IPSA AFRIQUE

Les conflits entre agriculteurs et éleveurs au Mali et au Burkina Faso: Cas d’aggravation du contexte sécuritaire dans le G5 Sahel

 

Article: écrit par Mady Sissoko, Rédacteur chez IPSA Initiative pour la Paix et la Sécurité en Afrique

 

Vers 1390 – 1810, des Etats théocratiques dominés par les leaders peuls non islamisés  ont investi et imposé leur domination sur une grande partie du centre du Mali. Cette domination s’étende progressivement vers la partie nord à travers l’arrivée vers 1818 – 1893 de Sékou Amadou, qui après une série de guerre sainte arrive à soumettre l’ensemble de la zone inondée (sous influence de l’empire peul du Macina) à l’Islam. La zone inondée est un espace large et très fertile en herbes pour les animaux.  Après la conquête définitive de la zone inondée, notamment Mopti, une partie de Ségou et Tombouctou; Hamdallaye est choisie comme capitale où siège le conseil avec en son sein un palais de justice. En effet, une gestion théocratique a été imposée d’une part et d’autre part les gestions coutumières non contraire à la religion ont été renforcées mais sous le regard vigilent des commandants des zones.

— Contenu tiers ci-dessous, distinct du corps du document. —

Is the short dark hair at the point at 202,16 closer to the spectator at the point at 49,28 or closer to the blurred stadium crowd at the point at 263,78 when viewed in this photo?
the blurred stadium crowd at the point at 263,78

Cependant, dans chaque secteur, un chef a été choisi pour organiser et coordonner la gestion et l’exploitation de la terre. Il servait d’arbitre et de premier conseiller dans la limite de ses compétences. Ainsi dans le domaine de l’agriculture, des chefs secteurs ont été installés, dans le domaine de pèche des chefs secteurs ont été installés, dans le domaine de l’élevage qui était le secteur le plus convoité, des chefs secteurs ont été aussi installés. L’ensemble de ces chefs avaient une appellation commune le « DIORO », il est le maitre des terres en fonction des ressources naturelles exploitables par chacune de ces catégorie socio- professionnelles (pistes de transhumance et pâturages pour le pastoralisme, périodes et zones dédiées à l’exploitation agricoles, le mode de gestion foncière et un système d’exploitation des ressources) en préservant la coexistence pacifique entre les communautés.  Ce mode de gestion à beaucoup été apprécié par les peuls du centre et la zone frontalière du Burkina-Faso (Seeno) jusqu’ à la fin de l’empire peul du Macina. Ce mode de vivre adoptait aux différentes valeurs sociétales qui composaient cette partie Malienne, du Burkina, et du Niger a été détruite par le colonisateur. Il faut noter que, l’arrivée du colonisateur a beaucoup favorisé les agriculteurs qui étaient sédentaires et beaucoup plus coopératifs que les peuls pasteurs et nomades. Au regard de l’administration coloniale, il est plus facile de travailler avec une communauté déjà installée, stable qu’une communauté qui se déplace avec les membres de leurs familles de manière saisonnière pour exploiter les ressources pastorales, selon un calendrier. Dans le cadre de la réalisation des activités quotidiennes de survies, des conflits ont tout le temps surgis dans nos sociétés entre les éleveurs et les agriculteurs. La grande sécheresse de 1973 et 1984 a impacté toutes les activités professionnelles en amenant les agriculteurs à faire des aménagements et les éleveurs à emprunter d’autres pistes inhabituelles pour la   survie de leurs bétails au Mali, Burkina, Niger Mauritanie et Tchad. De ce fait, des conflits d’intérêt commencent à éclater entre les différentes communautés.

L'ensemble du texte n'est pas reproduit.